Rung 5 — host reset on X5:
|---[ X5 ]----(/Y0)----|
|---[ X5 ]----(/Y1)----|
|---[ X5 ]----(/Y2)----|

As soon as one team’s coil energises, ANY_ON goes true and the /ANY_ON contact in the other rungs opens — preventing any further latching.

Final AnswerEach team latches through a seal-in gated by /ANY_ON, where ANY_ON is the OR of all three outputs. X5 forces every coil OFF, ready for the next question.
Q2

Ceiling fan with a read-only TEST status check

Write a PLC program that controls the state of a ceiling fan using Start and Stop push-buttons. If the operator wishes to check the state of the fan, a TEST button is provided. Pressing TEST produces an indicator light (ON or OFF) that reflects the current state of the fan, but it must not alter that state.

ShowHide worked solution

The control rung is the standard 3-wire Start/Stop seal-in. The TEST rung lives entirely separately — it lights the LAMP only when TEST is pressed AND the FAN coil is currently true. Because nothing in the TEST rung feeds back into the FAN coil, pressing TEST cannot start or stop the fan; it can only observe it.

Ladder program 
Rung 1 — FAN with seal-in (standard 3-wire control):
|---[/STOP]---+----[ START ]----+--------( FAN )----|
|             |                 |
|             +----[ FAN ]------+   (seal-in)

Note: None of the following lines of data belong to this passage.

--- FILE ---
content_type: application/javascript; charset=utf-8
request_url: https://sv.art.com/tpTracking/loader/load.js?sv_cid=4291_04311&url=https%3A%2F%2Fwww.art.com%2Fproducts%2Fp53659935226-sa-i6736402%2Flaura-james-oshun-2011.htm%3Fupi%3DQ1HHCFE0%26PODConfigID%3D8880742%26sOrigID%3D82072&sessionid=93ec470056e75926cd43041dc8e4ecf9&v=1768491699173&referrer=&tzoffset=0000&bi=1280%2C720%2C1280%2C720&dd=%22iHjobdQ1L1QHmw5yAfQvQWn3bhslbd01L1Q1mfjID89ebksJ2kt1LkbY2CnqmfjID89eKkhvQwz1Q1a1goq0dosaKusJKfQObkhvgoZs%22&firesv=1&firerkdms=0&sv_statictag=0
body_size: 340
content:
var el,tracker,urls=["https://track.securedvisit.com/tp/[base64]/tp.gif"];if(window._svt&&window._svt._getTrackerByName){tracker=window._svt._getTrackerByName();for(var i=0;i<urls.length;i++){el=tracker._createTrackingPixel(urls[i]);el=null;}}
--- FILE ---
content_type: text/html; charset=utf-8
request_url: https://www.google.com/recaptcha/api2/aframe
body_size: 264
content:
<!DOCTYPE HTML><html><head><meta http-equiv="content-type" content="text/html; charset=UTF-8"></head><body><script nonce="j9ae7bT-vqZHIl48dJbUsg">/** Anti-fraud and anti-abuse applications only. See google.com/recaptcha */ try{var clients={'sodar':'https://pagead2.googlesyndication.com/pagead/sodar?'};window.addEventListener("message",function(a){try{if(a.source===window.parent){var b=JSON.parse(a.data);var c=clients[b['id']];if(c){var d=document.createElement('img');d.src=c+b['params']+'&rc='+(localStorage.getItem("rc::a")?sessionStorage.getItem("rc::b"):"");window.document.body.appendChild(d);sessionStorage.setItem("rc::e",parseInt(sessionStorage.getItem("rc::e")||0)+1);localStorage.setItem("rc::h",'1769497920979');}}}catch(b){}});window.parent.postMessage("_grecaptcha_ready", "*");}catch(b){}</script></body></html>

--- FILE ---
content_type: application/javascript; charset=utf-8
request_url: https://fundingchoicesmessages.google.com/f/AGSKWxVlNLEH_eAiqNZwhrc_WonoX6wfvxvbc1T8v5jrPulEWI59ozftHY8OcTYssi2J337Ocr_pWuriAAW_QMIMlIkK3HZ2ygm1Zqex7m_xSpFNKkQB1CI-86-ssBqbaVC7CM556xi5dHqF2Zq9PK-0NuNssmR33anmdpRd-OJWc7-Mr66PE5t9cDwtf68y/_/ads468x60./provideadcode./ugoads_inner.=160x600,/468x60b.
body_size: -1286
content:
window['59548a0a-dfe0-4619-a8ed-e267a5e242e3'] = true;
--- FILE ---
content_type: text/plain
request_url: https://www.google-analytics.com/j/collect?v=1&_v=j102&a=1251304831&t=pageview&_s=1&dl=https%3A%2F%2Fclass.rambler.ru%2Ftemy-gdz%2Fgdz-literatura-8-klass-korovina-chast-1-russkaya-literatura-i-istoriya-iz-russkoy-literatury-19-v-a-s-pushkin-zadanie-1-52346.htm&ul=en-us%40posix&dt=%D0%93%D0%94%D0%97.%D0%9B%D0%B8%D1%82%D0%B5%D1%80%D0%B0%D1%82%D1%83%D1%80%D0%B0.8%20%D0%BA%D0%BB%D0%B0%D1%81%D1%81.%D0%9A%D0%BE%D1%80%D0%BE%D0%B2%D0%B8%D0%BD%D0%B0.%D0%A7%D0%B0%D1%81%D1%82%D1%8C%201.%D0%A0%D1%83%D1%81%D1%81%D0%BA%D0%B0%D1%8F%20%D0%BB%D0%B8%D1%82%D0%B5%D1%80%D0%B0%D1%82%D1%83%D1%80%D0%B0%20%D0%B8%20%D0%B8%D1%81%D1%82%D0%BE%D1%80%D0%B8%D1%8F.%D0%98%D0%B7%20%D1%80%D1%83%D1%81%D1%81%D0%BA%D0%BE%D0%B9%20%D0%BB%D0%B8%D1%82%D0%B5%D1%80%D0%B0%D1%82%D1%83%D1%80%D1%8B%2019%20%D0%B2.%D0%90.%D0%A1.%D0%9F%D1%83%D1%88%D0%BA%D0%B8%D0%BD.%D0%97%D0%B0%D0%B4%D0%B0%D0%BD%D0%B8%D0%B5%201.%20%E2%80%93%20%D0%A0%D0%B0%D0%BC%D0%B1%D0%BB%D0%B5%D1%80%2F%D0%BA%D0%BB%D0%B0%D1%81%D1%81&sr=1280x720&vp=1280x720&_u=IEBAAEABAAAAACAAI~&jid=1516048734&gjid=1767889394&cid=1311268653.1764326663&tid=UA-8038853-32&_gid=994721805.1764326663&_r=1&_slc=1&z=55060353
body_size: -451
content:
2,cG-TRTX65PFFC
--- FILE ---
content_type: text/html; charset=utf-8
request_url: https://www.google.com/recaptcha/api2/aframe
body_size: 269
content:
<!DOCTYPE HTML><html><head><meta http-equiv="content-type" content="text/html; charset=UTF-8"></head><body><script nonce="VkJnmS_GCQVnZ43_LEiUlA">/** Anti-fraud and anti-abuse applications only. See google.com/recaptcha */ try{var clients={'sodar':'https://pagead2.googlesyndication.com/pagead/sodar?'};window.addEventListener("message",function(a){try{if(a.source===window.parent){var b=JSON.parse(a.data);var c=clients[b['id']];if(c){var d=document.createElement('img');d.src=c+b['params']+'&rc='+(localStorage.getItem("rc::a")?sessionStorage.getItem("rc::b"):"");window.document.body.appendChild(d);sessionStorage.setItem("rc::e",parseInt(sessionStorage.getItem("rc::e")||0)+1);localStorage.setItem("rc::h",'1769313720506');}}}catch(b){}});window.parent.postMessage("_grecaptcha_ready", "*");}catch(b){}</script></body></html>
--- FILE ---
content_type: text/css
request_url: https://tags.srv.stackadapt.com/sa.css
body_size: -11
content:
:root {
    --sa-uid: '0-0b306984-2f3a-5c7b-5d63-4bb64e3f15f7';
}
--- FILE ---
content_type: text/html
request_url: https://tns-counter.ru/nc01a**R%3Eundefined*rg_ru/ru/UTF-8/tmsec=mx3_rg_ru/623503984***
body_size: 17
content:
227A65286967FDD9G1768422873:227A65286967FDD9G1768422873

Rung 2 — TEST indicator shows current fan state without altering it:
|---[ TEST ]---[ FAN ]----( LAMP )----|

Pressing TEST alone produces nothing; pressing TEST while the fan is running lights the indicator.

The key design principle is that TEST has no contact anywhere in Rung 1. Read-only access is enforced by the topology of the ladder itself — not by a permission flag.

Final AnswerTwo independent rungs — one for FAN (Start/Stop seal-in), one for the LAMP gated by TEST AND FAN. TEST is read-only by construction; it has no path into the FAN coil.
Q3

Celsius to Fahrenheit conversion in ladder

Write a PLC program that takes a Celsius temperature (C) as input, converts it to Fahrenheit (F) and stores the result in a register. The Celsius-to-Fahrenheit relationship is (F − 32) × 5 = 9 × C.

ShowHide worked solution

Rearranging the formula

Solve the given relation for F:

(F − 32) × 5 = 9 × C F − 32 = 9 · C / 5 F = 9 · C / 5 + 32

That decomposes neatly into three sequential math instructions: multiply by 9, divide by 5, add 32. Use an intermediate register so each instruction reads a clean value rather than chaining live operations.

Ladder program 
Rung 1 — multiply C by 9:
|---[ ALWAYS ]----(MUL C_INPUT, 9, TEMP1)----|

Rung 2 — divide by 5:
|---[ ALWAYS ]----(DIV TEMP1, 5, TEMP2)----|

Rung 3 — add 32 to get the Fahrenheit reading:
|---[ ALWAYS ]----(ADD TEMP2, 32, F_OUTPUT)----|

Verification

Take a known value: C = 100°C should give F = 212°F.

F = (9 × 100) / 5 + 32 = 900 / 5 + 32 = 180 + 32 = 212 ✓

Note that on a fixed-point PLC the DIV by 5 truncates: for C = 25°C, MUL gives 225, DIV gives 45 (truth: 45.0), ADD gives 77 — correct because 25°C is exactly 77°F. For values where the intermediate result has a fractional part, either swap to a floating-point data type, or multiply by 9 last to preserve precision.

Final AnswerThree ladder rungs — MUL by 9, DIV by 5, ADD 32 — with the result stored in F_OUTPUT. For non-integer-clean Celsius values, switch to floating-point arithmetic to avoid truncation.